Most homesteaders own a milk-producing mammal of some kind, be it a goat, cow or perhaps something more exotic - buffalo mozzarella anyone?
Raw Milk vs. Pasteurized
But why raw milk? This excerpt is from a brochure produced by The Campaign for Raw Milk, explaining the benefits of raw milk over its pasteurized counterpart:
Pasteurization destroys enzymes, diminishes vitamin content, denatures fragile milk proteins, destroys vitamins C, B12 and B6, kills beneficial bacteria, promotes pathogens and is associated with allergies, increased tooth decay, colic in infants, growth problems in children, osteoporosis, arthritis, heart disease and cancer. Calves fed pasteurized milk do poorly and many die before maturity. Raw milk sours naturally but pasteurized milk turns putrid; processors must remove slime and pus from pasteurized milk by a process of centrifugal clarification. Inspection of dairy herds for disease is not required for pasteurized milk. Pasteurization was instituted in the 1920s to combat TB, infant diarrhea, undulant fever and other diseases caused by poor animal nutrition and dirty production methods.

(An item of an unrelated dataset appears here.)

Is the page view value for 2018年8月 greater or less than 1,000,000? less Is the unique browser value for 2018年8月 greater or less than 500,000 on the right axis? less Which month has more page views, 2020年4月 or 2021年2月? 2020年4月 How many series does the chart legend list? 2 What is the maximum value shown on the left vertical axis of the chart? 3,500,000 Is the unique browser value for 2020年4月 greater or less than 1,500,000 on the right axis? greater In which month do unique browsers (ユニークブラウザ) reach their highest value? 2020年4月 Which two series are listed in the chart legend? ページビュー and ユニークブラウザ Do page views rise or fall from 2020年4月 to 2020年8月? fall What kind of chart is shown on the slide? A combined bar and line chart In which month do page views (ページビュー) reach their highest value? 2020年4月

But times have changed and modern stainless steel tanks, milking machines, refrigerated trucks and inspection methods make pasteurization absolutely unnecessary for public protection. And pasteurization does not always kill the bacteria for Johne’s disease suspected of causing Crohn’s disease in humans with which most confinement cows are infected. Much commercial milk is now ultra-pasteurized to get rid of heat-resistant bacteria and give it a longer shelf life. Ultra-pasteurization is a violent process that takes milk from a chilled temperature to above the boiling point in less than two seconds. Clean raw milk from certified healthy cows is available commercially in several states and may be bought directly from the farm in many more. (Sources are listed on www.realmilk.com.)
Raw milk laws
It is legal throughout the United States for people to drink the milk from an animal which they own and milk themselves, but depending on your location, the legalities of raw milk may differ. Be sure to research thoroughly the laws where you live before offering raw milk for sale, as the fines and consequences can be severe.
In no state is it illegal to purchase, possess or consume raw milk.

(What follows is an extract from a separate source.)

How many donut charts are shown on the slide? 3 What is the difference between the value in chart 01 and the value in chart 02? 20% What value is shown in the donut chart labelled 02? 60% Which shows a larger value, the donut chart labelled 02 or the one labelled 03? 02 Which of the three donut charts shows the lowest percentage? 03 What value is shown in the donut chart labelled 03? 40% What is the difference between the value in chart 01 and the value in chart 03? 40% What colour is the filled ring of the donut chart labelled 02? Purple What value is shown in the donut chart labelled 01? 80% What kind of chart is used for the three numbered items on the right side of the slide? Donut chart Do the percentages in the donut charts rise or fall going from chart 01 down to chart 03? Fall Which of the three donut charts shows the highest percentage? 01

Options for selling raw milk are:
- sale at store - legal in 10 states
- sale from farm - legal in 15 states
- sale for pet consumption only - legal in four states
- herdshares / cow sharing - legal in four states
In six states, there is no specific laws on herdshares.
The actual legislation and wording of the state laws can be found here.
Don't think that raw milk stops at milk; whether you have your own backyard dairy animal for your own use or milk sales, or you buy your milk through another farm, herdshare or outlet, milk is just the beginning of the journey. Turn the excess into cheese, yoghurt or ice cream, or experiment with kefir and other cultured products.